The much needed humor keeps the film from being a completely miserable experience. Sarandon makes unexpected light of the parade of well wishers that come by the house. A dog provides a lot of comic relief by barfing in the middle of a party, getting beat up by Bertie’s cat, and more. Poor Joe looks completely blindsided by all of the sympathy. Subtle bits of humor are also spread throughout the movie in the background. Joe can’t seem to sit in front of a TV without seeing the Newlywed Game or the Dating Game. A photography studio is filled with wedding portraits of many different brides in identical poses. The photographer seems particularly confused when Ben asks to stand in a different pose. All of these bits of humor totally change the mood of the film and make it much more accessible for those trying to avoid a tearjerker.

The cast, as you would expect, is excellent. Dustin Hoffman is great as the work-obsessed father. Only after his daughter is gone does he realize how he neglected her, yet he still feels compelled to answer every telephone call. Susan Sarandon is funny as the eccentric mother who does her best to hide her loneliness and sadness at losing Diana. Her reactions to the funeral will make people laugh, especially if you’ve been through one. Having been to a number of funerals myself lately, I completely sympathized with her character. Jake Gyllenhaal is also fantastic as the guilt-ridden Joe. He doesn’t know how to feel about the loss of Diana and his confusion is only compounded by the secret he holds. Ellen Pompeo, who is apparently a clone of Renee Zellweger, is cute as his new love interest. She is also able to hold her own with all of these well-known actors. All together they help raise the quality of the film considerably.

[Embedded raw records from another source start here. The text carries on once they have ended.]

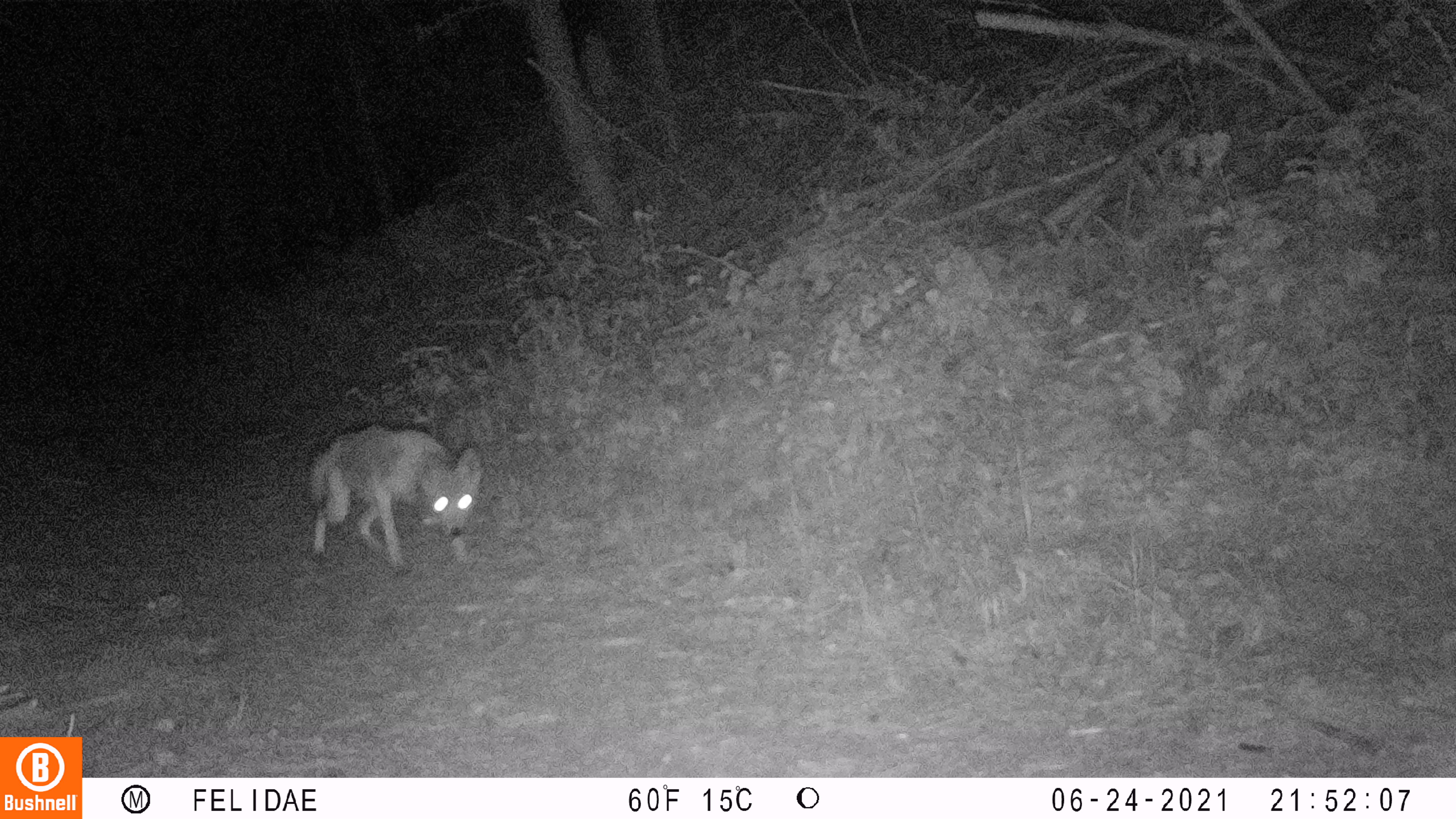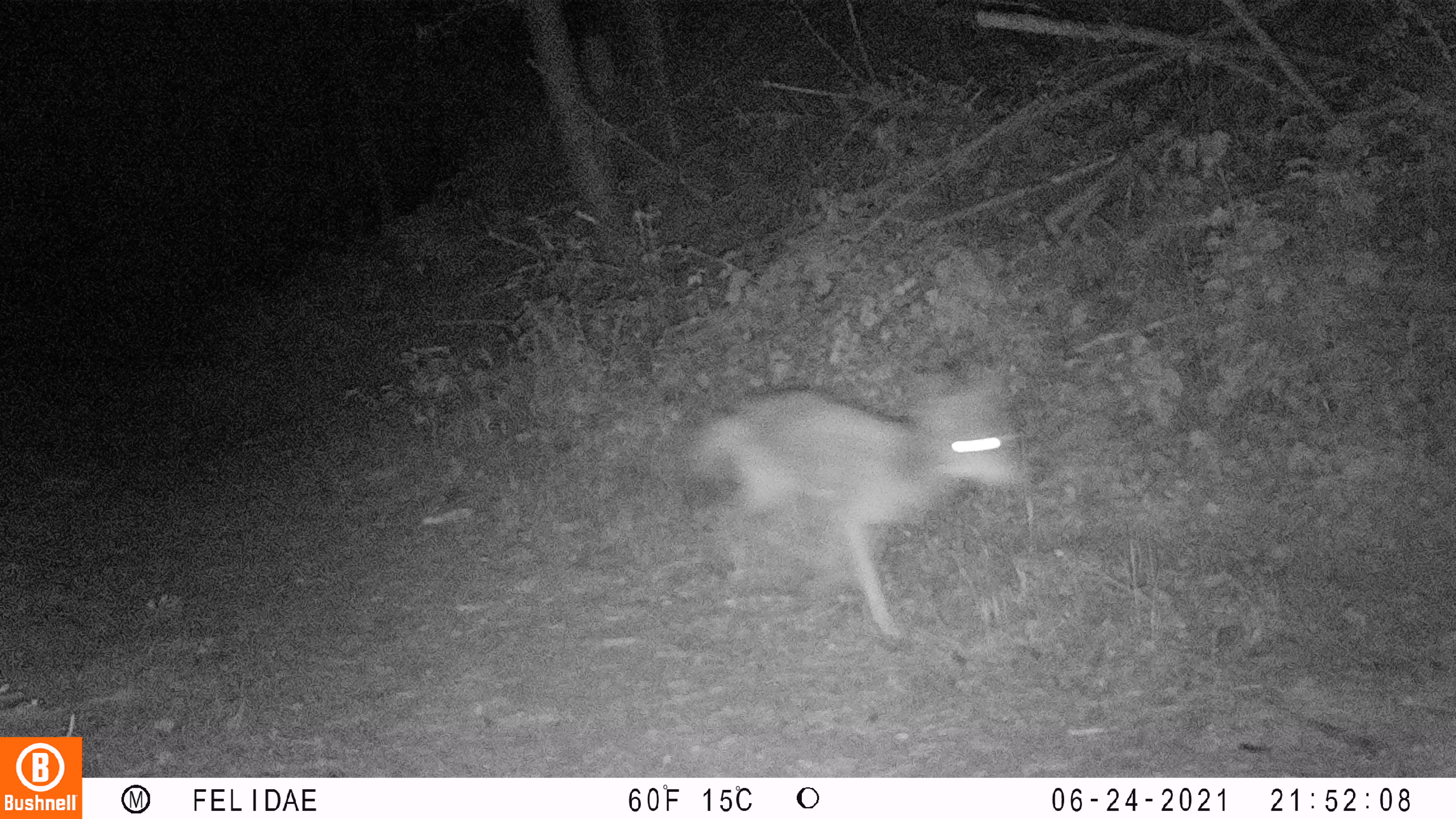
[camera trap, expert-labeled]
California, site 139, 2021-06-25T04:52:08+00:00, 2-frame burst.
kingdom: Animalia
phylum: Chordata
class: Mammalia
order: Carnivora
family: Canidae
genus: Canis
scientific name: Canis latrans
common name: coyote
Coyote (Canis latrans).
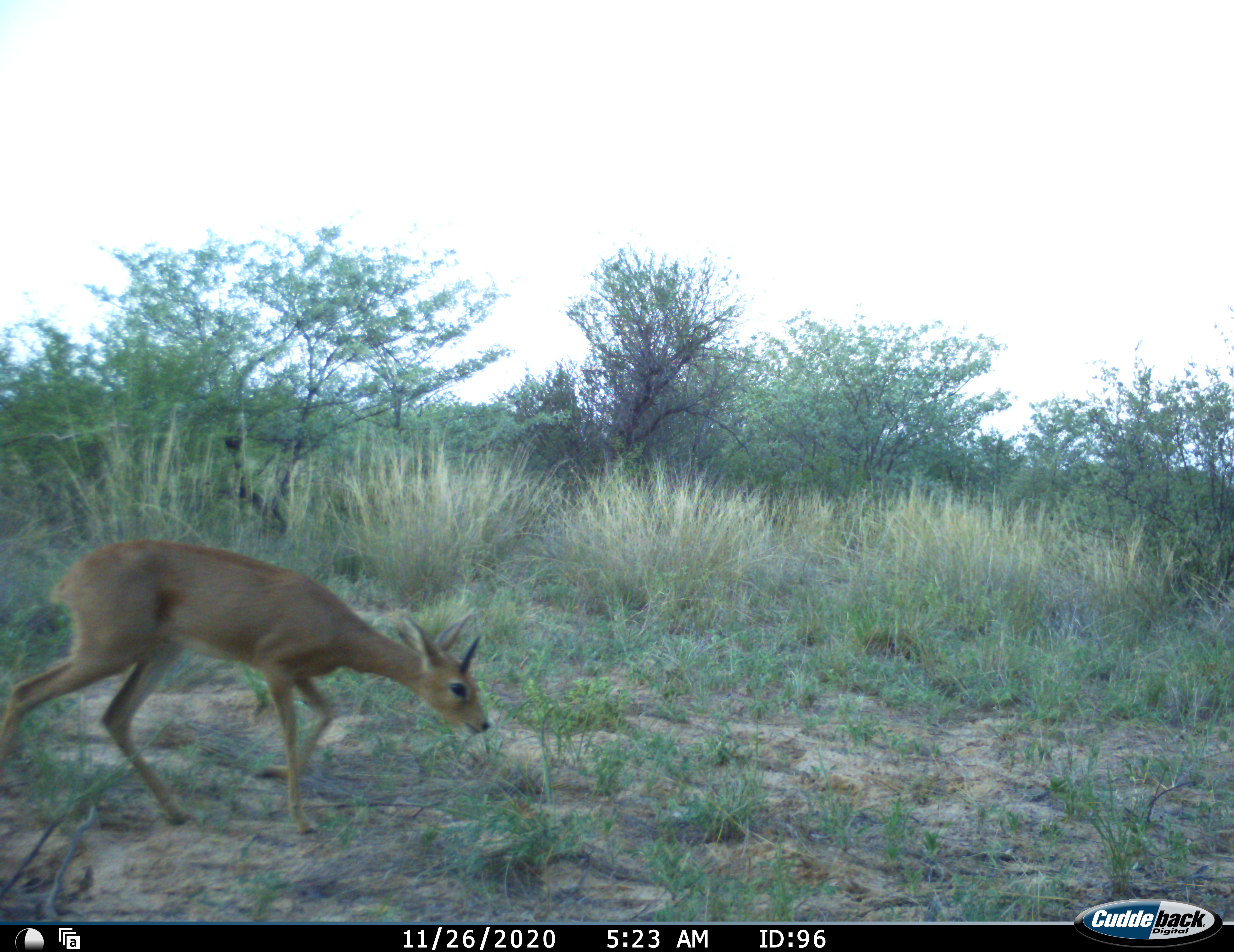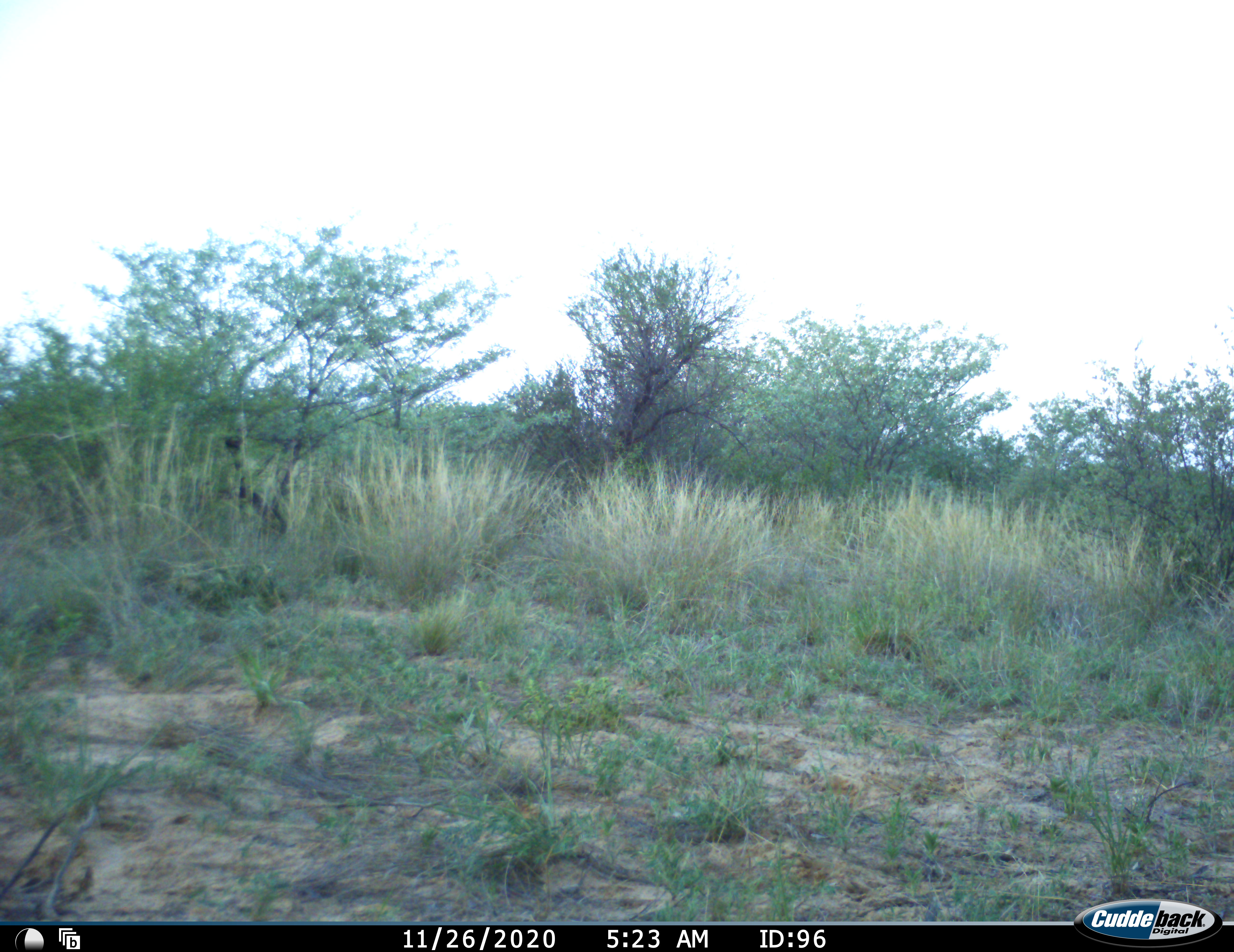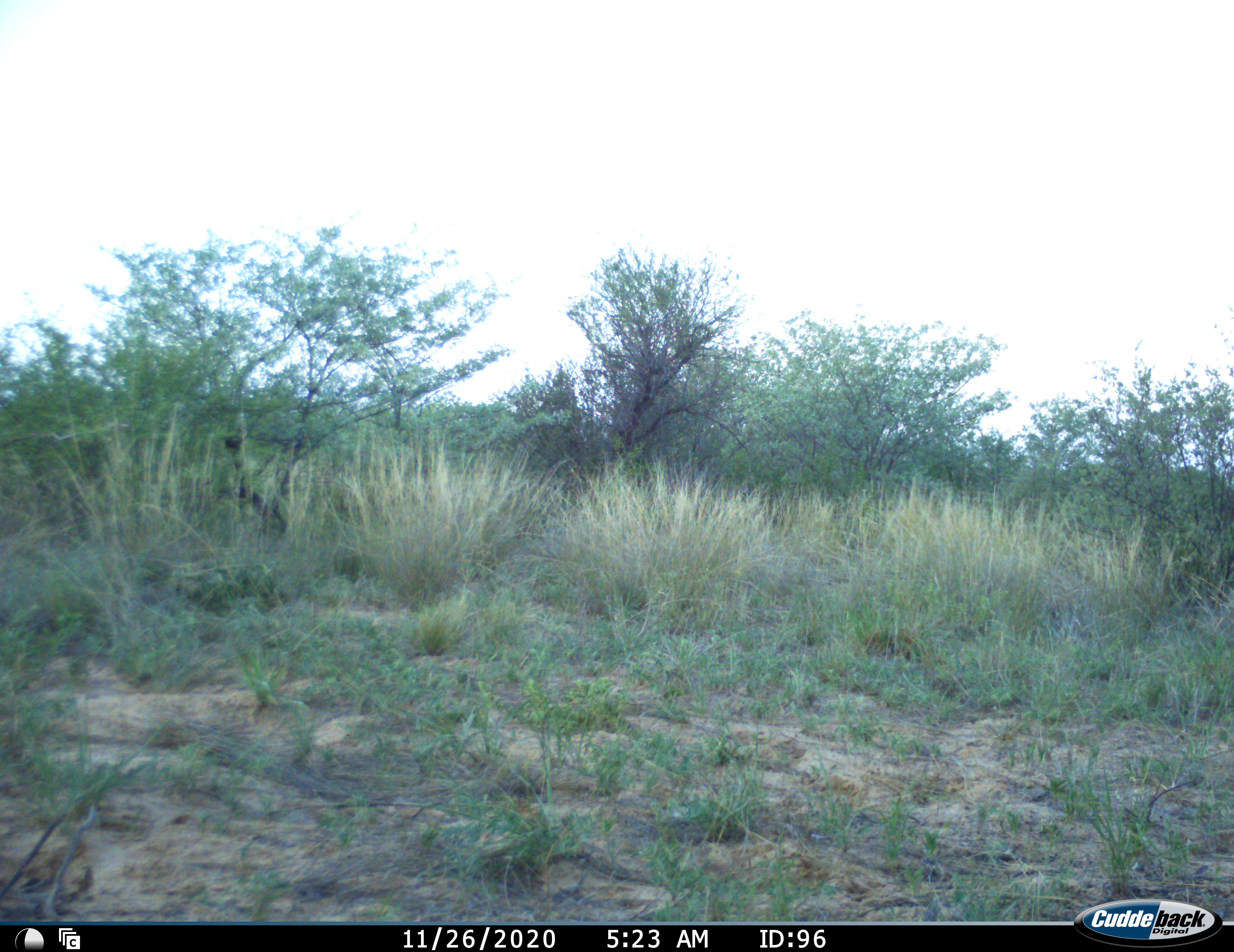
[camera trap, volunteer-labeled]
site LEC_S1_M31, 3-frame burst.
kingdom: Animalia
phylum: Chordata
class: Mammalia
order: Artiodactyla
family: Bovidae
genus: Raphicerus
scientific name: Raphicerus campestris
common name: steenbok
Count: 1.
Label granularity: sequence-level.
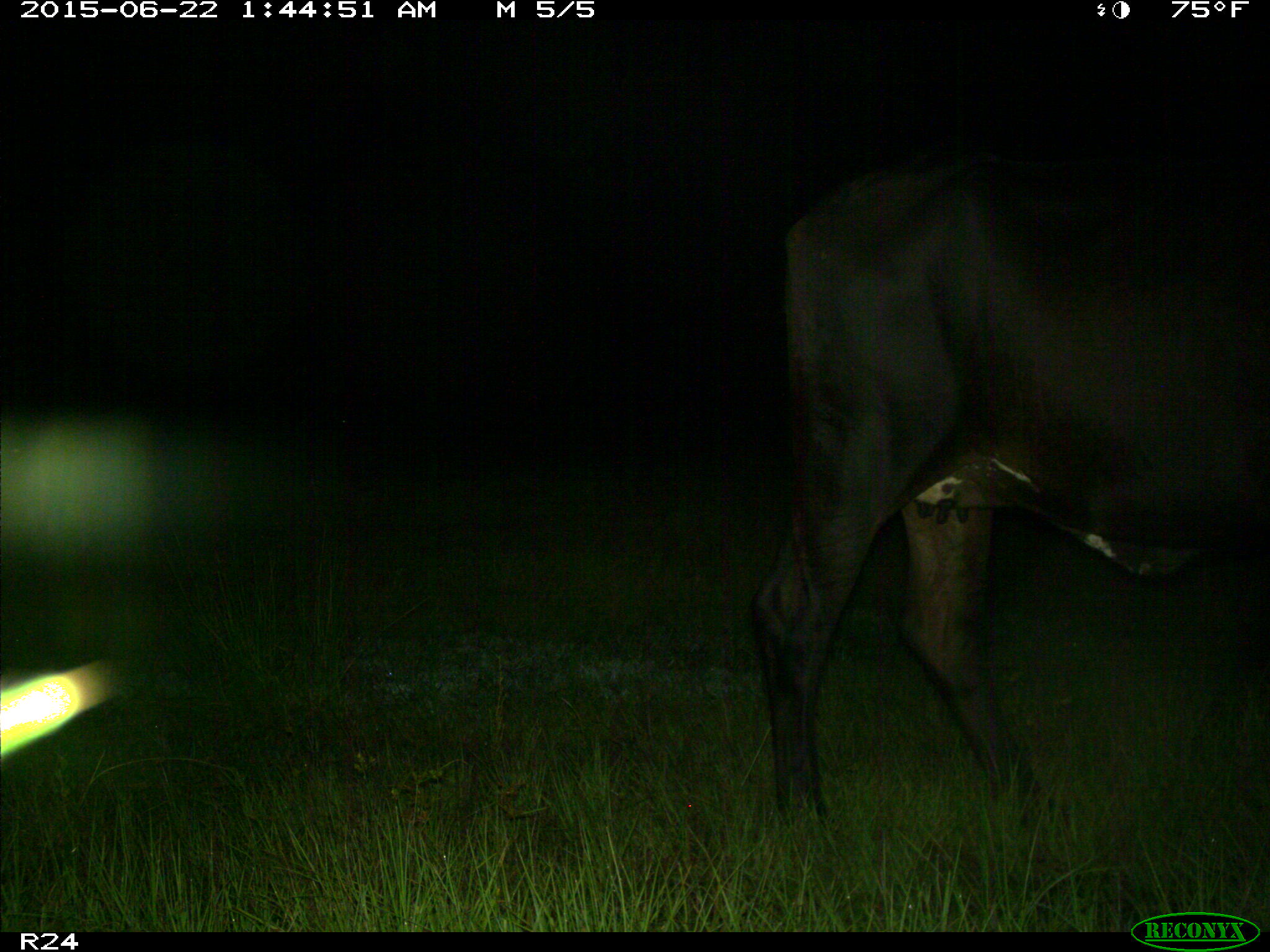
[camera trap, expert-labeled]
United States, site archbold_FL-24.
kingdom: Animalia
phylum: Chordata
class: Mammalia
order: Artiodactyla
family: Bovidae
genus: Bos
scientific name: Bos taurus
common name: domestic cow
Bos taurus (domestic cow).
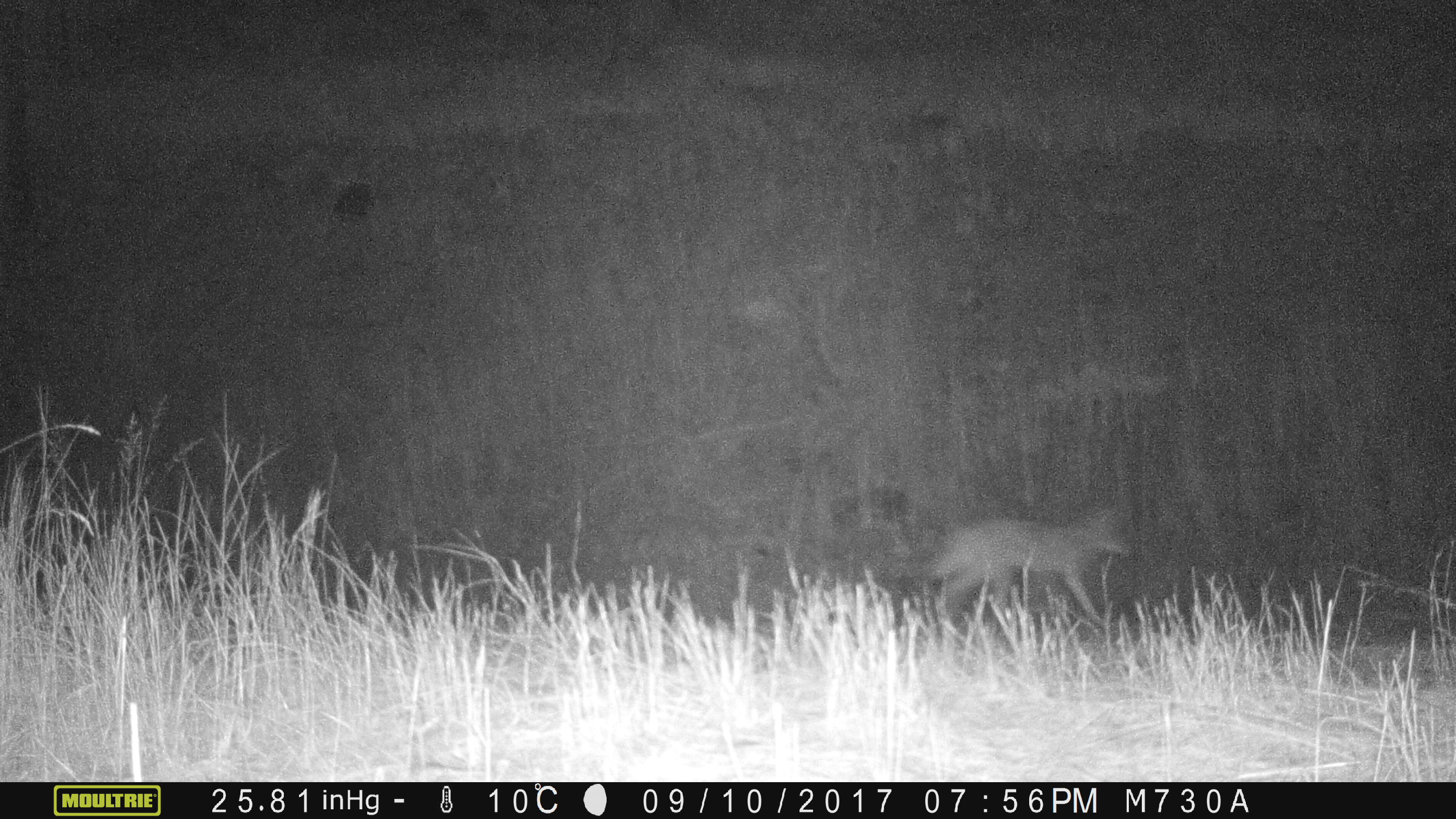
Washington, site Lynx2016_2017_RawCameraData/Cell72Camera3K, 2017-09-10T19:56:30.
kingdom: Animalia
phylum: Chordata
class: Mammalia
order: Carnivora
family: Canidae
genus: Canis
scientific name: Canis latrans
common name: coyote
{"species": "Canis latrans (coyote)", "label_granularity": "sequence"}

The soundtrack is pretty good. It features quite a bit of classic rock from the 70′s. In fact, the film is set in the early 70′s though this is never implicitly stated. I only realized it myself halfway through. I guess that says something about today’s retro styles.

As much as I thought the film was funny, well made, and well acted, it does get a bit boring towards the end. As the story gets closer and closer to the trial of the murderer, the comedy drops away and everything gets a bit darker. I was interested in the story through about ¾ of it, then I lost interest. Your enjoyment of it will depend largely in your taste in movies.

The Extras:
This DVD has a few high quality extras. There are quite a few Deleted Scenes included on the disc. You can play them with commentary from the writer / director if you choose. None of the scenes add much to the overall story, though.

You have two Audio Commentaries to choose from. One is by Director Brad Silberling and the other is by Dustin Hoffman, Jake Gyllenhaal, and Brad Silberling. I preferred the one with the cast. The trio keeps the conversation lively and they talk about the meaning behind the scenes, trivia about filming, and much more. There’s some funny conversation about the dog (named Nixon), the inordinate amount of brown in the clothing, and other amusing anecdotes.

“Moonlight Mile: A Journey To Screen” is a documentary that seems to have been on TV at one time. It pretty thoroughly covers the making of the movie from the scripting to the casting to the filming. The entire cast is interviewed and it’s all well edited together.

Overall the extras are a bit more than you might otherwise expect from a non-genre film.

The Bottom Line:
“Moonlight Mile” isn’t nearly as dark or as depressing as you might expect. It’s not a film you’re probably going to want to run out and buy, but it’s probably worth renting if you missed it in theaters.